• **Source text**

A Catskill Catalog: February 29, 2012

In late summer, 1938, the New York Tribune sent a reporter to the upper Delaware Valley. Tribune readers, generally affluent and educated, might be curious about the historic agricultural valley that was soon to disappear to provide water for the City of New York.

Barrett McGurn was a 23-year-old reporter when he got the assignment. Mr. McGurn went on to a distinguished career. After 35 years in the newspaper business, he was appointed the first-ever public information officer of the United States Supreme Court, appointed in 1973 by Chief Justice Warren Burger, and serving in that role for nine years.

In 1938, young Barrett McGurn rode the railroad up and down the valley, from Downsville to Margaretville, visiting farms, homes, and stores, talking to the people in Pepacton, Shavertown, Union Grove, and Arena. The headline over his story, published Sunday, Sept. 4, said it all: “That New York May Have Water: Four Catskill Mountain Villages to Vanish So Twenty Mile Reservoir Might Rise.”

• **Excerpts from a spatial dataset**

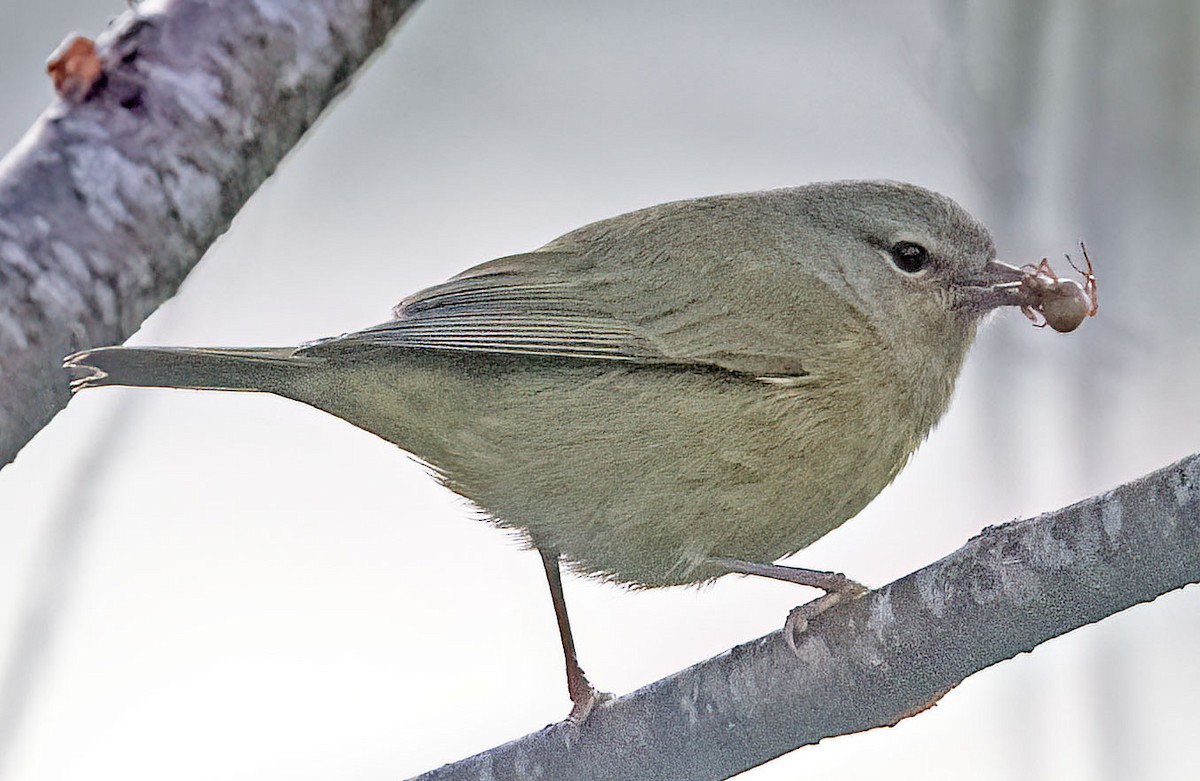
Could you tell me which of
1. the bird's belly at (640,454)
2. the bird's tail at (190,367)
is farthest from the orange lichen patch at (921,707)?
the bird's tail at (190,367)

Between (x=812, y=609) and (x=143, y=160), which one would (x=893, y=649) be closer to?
(x=812, y=609)

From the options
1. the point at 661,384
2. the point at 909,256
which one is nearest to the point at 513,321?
the point at 661,384

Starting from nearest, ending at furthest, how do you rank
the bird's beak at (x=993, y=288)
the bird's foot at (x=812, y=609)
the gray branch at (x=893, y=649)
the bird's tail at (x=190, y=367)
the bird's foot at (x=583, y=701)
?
the gray branch at (x=893, y=649), the bird's foot at (x=812, y=609), the bird's tail at (x=190, y=367), the bird's foot at (x=583, y=701), the bird's beak at (x=993, y=288)

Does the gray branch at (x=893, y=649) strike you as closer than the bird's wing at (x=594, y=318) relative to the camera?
Yes

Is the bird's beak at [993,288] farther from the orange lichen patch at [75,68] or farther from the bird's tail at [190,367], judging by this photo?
the orange lichen patch at [75,68]

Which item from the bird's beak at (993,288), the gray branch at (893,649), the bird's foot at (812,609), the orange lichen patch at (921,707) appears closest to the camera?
the gray branch at (893,649)

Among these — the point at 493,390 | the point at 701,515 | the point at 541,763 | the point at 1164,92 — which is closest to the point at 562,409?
the point at 493,390
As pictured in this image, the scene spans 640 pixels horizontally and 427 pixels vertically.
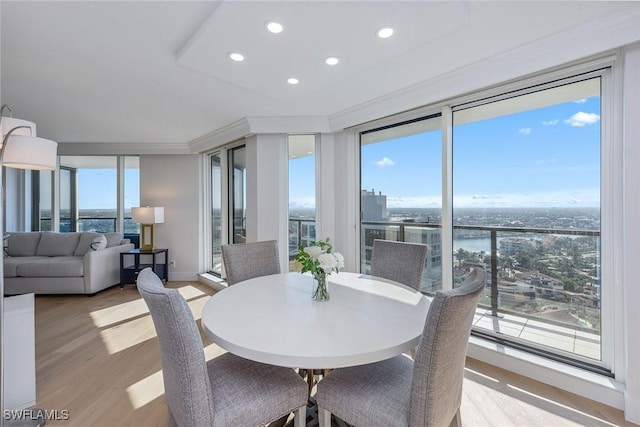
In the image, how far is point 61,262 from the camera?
4.12 metres

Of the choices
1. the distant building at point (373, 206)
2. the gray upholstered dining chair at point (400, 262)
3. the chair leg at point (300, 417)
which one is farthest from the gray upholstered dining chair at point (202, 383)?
the distant building at point (373, 206)

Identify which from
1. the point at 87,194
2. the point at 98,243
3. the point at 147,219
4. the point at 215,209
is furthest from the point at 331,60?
the point at 87,194

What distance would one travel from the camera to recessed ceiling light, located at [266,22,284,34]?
1.69m

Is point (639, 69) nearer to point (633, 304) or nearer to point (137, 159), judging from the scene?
point (633, 304)

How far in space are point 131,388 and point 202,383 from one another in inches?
57.5

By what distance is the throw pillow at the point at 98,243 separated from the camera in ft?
14.3

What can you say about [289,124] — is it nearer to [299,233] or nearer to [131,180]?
[299,233]

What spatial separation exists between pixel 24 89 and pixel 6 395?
2726 millimetres

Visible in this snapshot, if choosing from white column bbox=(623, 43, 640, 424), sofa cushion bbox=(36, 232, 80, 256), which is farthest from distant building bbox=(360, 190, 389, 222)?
sofa cushion bbox=(36, 232, 80, 256)

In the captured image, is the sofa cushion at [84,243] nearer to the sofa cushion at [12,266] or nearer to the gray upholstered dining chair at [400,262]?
the sofa cushion at [12,266]

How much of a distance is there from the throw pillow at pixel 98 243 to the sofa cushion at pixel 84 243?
161 millimetres

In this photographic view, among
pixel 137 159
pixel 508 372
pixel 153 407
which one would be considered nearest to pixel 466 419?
pixel 508 372

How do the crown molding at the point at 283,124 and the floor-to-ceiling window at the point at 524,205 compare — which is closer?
the floor-to-ceiling window at the point at 524,205

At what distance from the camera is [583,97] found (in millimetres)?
2119
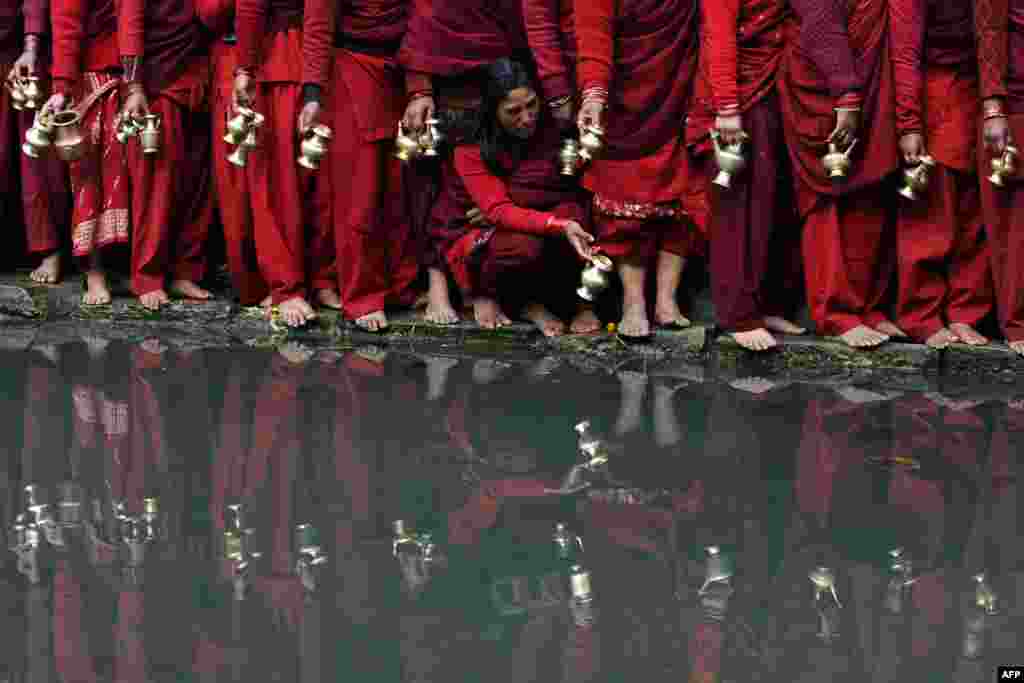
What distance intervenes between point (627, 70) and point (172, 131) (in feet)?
6.76

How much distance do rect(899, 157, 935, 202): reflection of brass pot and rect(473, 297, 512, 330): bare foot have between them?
1.73 meters

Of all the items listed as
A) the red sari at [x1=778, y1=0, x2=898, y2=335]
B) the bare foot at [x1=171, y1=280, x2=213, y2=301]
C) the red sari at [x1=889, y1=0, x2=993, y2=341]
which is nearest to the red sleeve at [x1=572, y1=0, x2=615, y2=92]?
the red sari at [x1=778, y1=0, x2=898, y2=335]

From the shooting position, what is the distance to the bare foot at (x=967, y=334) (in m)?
7.20

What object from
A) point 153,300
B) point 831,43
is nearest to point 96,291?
point 153,300

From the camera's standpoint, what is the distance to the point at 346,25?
7547 millimetres

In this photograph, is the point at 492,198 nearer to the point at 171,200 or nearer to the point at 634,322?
the point at 634,322

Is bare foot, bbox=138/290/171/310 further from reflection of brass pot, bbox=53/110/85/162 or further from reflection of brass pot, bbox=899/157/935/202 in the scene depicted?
reflection of brass pot, bbox=899/157/935/202

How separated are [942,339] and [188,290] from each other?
3300mm

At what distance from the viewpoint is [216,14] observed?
772cm

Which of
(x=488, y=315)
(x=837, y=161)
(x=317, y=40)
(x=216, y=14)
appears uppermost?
(x=216, y=14)

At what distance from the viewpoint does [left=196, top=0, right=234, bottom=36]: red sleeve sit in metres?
7.69

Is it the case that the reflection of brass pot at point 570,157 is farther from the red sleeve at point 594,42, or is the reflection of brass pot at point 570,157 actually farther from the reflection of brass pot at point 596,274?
the reflection of brass pot at point 596,274

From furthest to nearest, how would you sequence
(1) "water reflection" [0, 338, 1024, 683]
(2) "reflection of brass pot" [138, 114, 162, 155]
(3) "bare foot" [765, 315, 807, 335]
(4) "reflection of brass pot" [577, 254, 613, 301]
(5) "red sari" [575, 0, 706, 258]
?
(2) "reflection of brass pot" [138, 114, 162, 155] < (3) "bare foot" [765, 315, 807, 335] < (5) "red sari" [575, 0, 706, 258] < (4) "reflection of brass pot" [577, 254, 613, 301] < (1) "water reflection" [0, 338, 1024, 683]

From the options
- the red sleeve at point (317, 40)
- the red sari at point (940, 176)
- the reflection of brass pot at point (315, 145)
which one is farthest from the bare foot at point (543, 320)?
the red sari at point (940, 176)
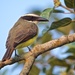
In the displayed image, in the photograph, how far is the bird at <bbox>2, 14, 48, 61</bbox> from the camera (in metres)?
2.46

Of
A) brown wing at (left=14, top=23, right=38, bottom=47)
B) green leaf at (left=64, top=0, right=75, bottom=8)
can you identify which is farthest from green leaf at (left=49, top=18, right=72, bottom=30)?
brown wing at (left=14, top=23, right=38, bottom=47)

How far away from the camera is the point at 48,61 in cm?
268

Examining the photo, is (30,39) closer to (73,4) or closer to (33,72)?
(33,72)

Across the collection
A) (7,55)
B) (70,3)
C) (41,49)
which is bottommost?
(7,55)

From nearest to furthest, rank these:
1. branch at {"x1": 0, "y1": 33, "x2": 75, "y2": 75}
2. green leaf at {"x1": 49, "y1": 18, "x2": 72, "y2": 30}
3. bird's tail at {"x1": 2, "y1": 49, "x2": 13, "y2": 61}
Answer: branch at {"x1": 0, "y1": 33, "x2": 75, "y2": 75}, green leaf at {"x1": 49, "y1": 18, "x2": 72, "y2": 30}, bird's tail at {"x1": 2, "y1": 49, "x2": 13, "y2": 61}

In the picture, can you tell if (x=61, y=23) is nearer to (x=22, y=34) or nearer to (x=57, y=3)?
(x=57, y=3)

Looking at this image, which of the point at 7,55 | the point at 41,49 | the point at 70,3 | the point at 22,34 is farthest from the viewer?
the point at 22,34

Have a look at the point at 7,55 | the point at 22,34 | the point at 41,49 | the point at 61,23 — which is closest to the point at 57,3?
the point at 61,23

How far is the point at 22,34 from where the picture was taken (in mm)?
2529

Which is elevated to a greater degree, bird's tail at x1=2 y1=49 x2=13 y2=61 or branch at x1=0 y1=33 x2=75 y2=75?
branch at x1=0 y1=33 x2=75 y2=75

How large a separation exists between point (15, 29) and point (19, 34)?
0.54ft

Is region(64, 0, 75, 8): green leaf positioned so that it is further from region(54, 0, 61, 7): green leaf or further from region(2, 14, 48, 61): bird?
region(2, 14, 48, 61): bird

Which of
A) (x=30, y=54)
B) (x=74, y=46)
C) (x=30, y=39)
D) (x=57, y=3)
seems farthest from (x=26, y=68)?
(x=30, y=39)

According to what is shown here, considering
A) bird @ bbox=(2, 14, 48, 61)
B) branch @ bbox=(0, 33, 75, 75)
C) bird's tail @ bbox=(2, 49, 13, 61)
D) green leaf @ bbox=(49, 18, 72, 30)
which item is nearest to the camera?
branch @ bbox=(0, 33, 75, 75)
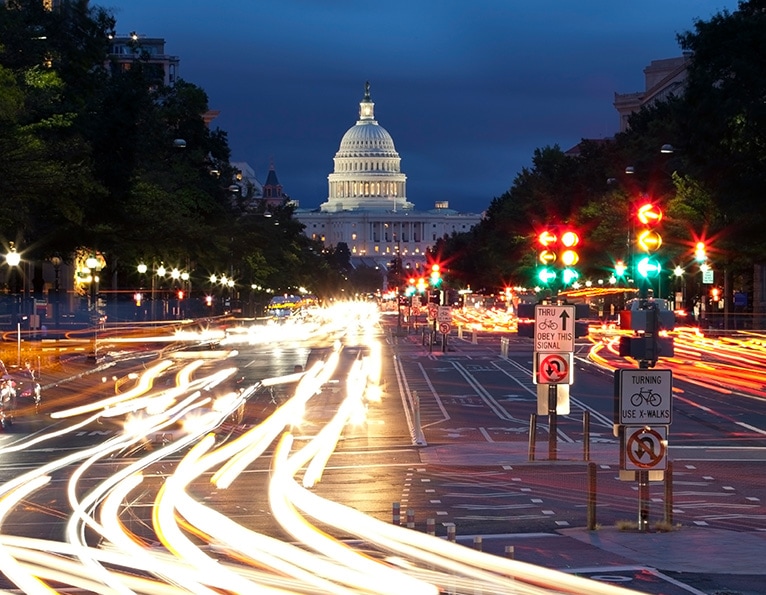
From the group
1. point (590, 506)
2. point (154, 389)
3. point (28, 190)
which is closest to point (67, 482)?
point (590, 506)

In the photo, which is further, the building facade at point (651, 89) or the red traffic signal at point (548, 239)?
the building facade at point (651, 89)

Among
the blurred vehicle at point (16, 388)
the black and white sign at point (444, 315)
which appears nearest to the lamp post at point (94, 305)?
the blurred vehicle at point (16, 388)

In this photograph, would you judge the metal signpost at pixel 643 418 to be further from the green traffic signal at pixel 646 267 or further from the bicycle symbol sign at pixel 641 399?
the green traffic signal at pixel 646 267

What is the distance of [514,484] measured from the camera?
80.0 feet

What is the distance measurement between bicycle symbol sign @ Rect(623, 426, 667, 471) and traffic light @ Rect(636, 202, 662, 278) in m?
2.67

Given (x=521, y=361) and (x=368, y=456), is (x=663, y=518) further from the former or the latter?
(x=521, y=361)

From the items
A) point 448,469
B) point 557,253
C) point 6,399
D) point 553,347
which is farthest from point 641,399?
point 6,399

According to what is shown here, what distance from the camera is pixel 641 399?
1970cm

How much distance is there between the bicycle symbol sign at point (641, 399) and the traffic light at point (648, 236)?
2.11 metres

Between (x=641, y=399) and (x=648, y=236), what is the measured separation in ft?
8.24

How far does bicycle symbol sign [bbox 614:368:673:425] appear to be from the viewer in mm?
19672

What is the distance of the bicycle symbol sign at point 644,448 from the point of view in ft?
64.8

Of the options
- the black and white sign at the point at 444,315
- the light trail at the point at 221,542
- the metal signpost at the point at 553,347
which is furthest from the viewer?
the black and white sign at the point at 444,315

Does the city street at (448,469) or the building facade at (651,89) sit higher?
the building facade at (651,89)
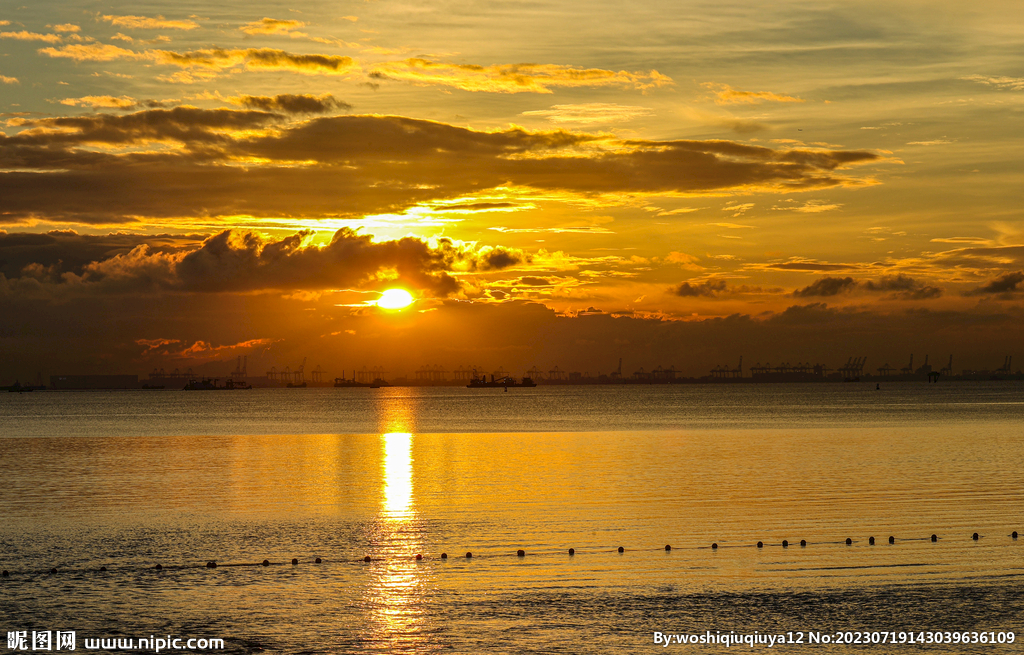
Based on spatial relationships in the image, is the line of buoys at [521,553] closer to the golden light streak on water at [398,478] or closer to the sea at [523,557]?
the sea at [523,557]

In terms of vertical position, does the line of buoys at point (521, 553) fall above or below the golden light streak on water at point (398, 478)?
below

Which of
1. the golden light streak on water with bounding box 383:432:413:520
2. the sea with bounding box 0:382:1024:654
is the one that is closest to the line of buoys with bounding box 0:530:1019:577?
the sea with bounding box 0:382:1024:654

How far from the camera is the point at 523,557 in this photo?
3734 cm

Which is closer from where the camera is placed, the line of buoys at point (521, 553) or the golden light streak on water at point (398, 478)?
the line of buoys at point (521, 553)

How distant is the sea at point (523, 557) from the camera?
26.6 m

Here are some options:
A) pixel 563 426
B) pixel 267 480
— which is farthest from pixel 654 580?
pixel 563 426

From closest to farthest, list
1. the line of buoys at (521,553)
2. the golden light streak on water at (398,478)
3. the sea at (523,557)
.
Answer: the sea at (523,557)
the line of buoys at (521,553)
the golden light streak on water at (398,478)

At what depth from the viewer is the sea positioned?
2659 centimetres

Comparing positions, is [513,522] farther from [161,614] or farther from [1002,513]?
[1002,513]

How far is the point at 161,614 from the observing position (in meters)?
29.0

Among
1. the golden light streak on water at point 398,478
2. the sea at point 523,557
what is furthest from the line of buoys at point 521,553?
the golden light streak on water at point 398,478

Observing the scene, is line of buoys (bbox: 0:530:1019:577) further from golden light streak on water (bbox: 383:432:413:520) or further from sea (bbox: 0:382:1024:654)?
golden light streak on water (bbox: 383:432:413:520)

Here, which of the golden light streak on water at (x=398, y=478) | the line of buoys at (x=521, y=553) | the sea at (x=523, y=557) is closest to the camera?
the sea at (x=523, y=557)

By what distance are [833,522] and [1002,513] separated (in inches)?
364
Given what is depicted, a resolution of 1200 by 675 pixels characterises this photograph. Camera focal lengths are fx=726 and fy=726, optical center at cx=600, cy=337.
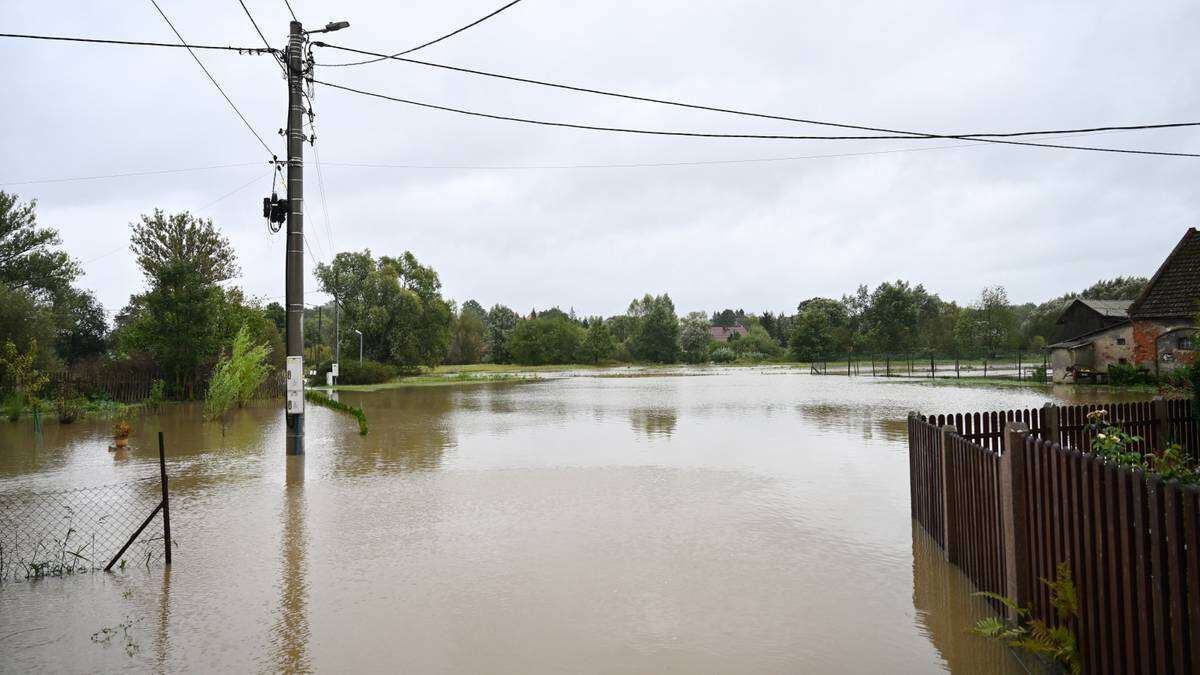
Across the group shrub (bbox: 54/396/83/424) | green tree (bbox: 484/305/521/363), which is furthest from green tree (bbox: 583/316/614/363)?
shrub (bbox: 54/396/83/424)

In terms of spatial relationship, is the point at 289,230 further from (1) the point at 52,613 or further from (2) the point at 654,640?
(2) the point at 654,640

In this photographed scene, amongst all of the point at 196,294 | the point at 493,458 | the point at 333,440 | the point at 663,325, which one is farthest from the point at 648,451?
the point at 663,325

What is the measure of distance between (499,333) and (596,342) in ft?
51.0

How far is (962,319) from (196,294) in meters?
73.1

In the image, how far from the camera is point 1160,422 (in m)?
8.52

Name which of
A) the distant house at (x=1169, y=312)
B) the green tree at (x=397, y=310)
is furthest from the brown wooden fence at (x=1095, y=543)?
the green tree at (x=397, y=310)

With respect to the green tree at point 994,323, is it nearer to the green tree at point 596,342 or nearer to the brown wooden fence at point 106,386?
the green tree at point 596,342

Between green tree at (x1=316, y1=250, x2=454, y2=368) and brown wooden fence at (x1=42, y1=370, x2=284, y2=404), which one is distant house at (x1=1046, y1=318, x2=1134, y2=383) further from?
green tree at (x1=316, y1=250, x2=454, y2=368)

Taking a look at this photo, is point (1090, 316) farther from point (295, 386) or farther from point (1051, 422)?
point (295, 386)

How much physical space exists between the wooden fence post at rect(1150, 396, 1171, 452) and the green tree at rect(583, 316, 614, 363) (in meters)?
82.8

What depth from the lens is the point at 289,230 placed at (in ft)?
47.8

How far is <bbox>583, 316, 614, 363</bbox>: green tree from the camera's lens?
3593 inches

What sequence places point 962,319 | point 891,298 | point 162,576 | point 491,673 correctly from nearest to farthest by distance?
point 491,673 < point 162,576 < point 962,319 < point 891,298

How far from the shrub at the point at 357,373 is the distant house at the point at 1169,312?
41268mm
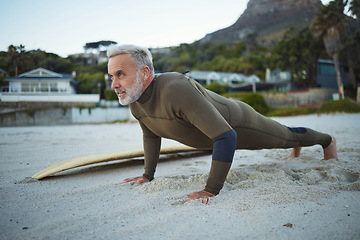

• **Task**
Answer these questions using the text on the upper Delaware Valley:
(a) How old was Barrett McGurn when he received the assignment?
(b) Who appointed him the first public information officer of the United States Supreme Court, and in what year?
(c) On what day was his story published?

• **Written solution**
(a) He was 23 years old.
(b) Chief Justice Warren Burger appointed him in 1973.
(c) It was published on Sunday, Sept. 4.